Burt ignores Heston. “What do you mean?”
“I mean, he likes men,” Heston replies.
There’s snickering about the fire.
“No,” Burt groans. “I was talking to Van.”
Van clarifies. “Well, for instance, Superman is incredibly ripped. In all the cartoons—”
“Comics,” Burt corrects.
“Yeah, right, comics,” Van continues. “In all of the comics, Superman is huge, a mountain of muscle.”
A confused Burt says, “A lot of superheroes are muscular.”

Van says, “Right, but they’re muscular because they work out. Superman was born with superhuman strength, so answer this: how does he get that big? Nothing could provide enough resistance. Really, he shouldn’t be any bigger than, say…Ian.”

Ian shakes his head. Van is such an ass.
But he’s not done. “What’s that planet he’s from again? Klingon?”
“Krypton,” Burt replies, flatly.
“Yeah, right, Krypton. And the gravity’s, like, what? Ten times our own?”
Burt thinks it’s seventeen. Seventeen-point-eight, to be exact.

“Okay,” Van allows, “seventeen.

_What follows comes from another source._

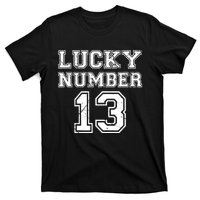 Lucky Number 13 TShirt T-Shirt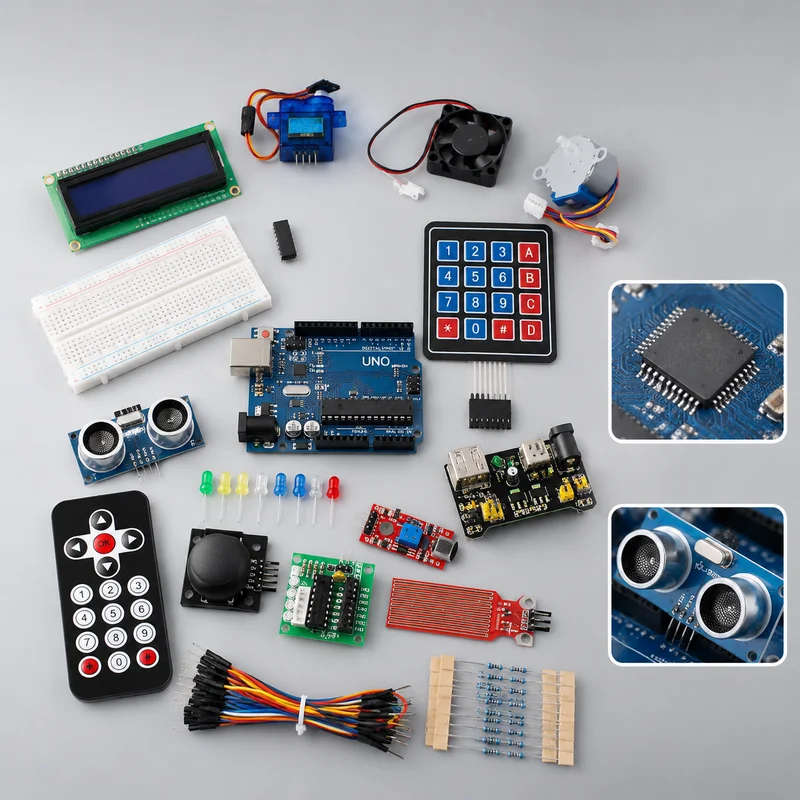 kit-de-demarrage-ameliore-uno-r3-modules-de-composants-electroniques-complets-kit-de-bricolage-de-niveau-debutant-pour-l'apprentissage-de-l'electronique-open-source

That means he’s got to be doing three hours of curls twice a day using freight trains as weight just to put on muscle, right? Wrong. He’s not, because that’s too conspicuous. Plus, his schedule’s not going to allow for it. The guy’s fighting bad guys all over the world—”

“And some off-world,” Ian adds.

“Right!” Van persists, “outer space baddies, too. And then he’s got this job reporting on stocks and restaurant closings and crap at least a couple hours a day, assuming he’s not a shitty reporter.”

“But this guy’s not winning any Pulitzer,” Ian inserts.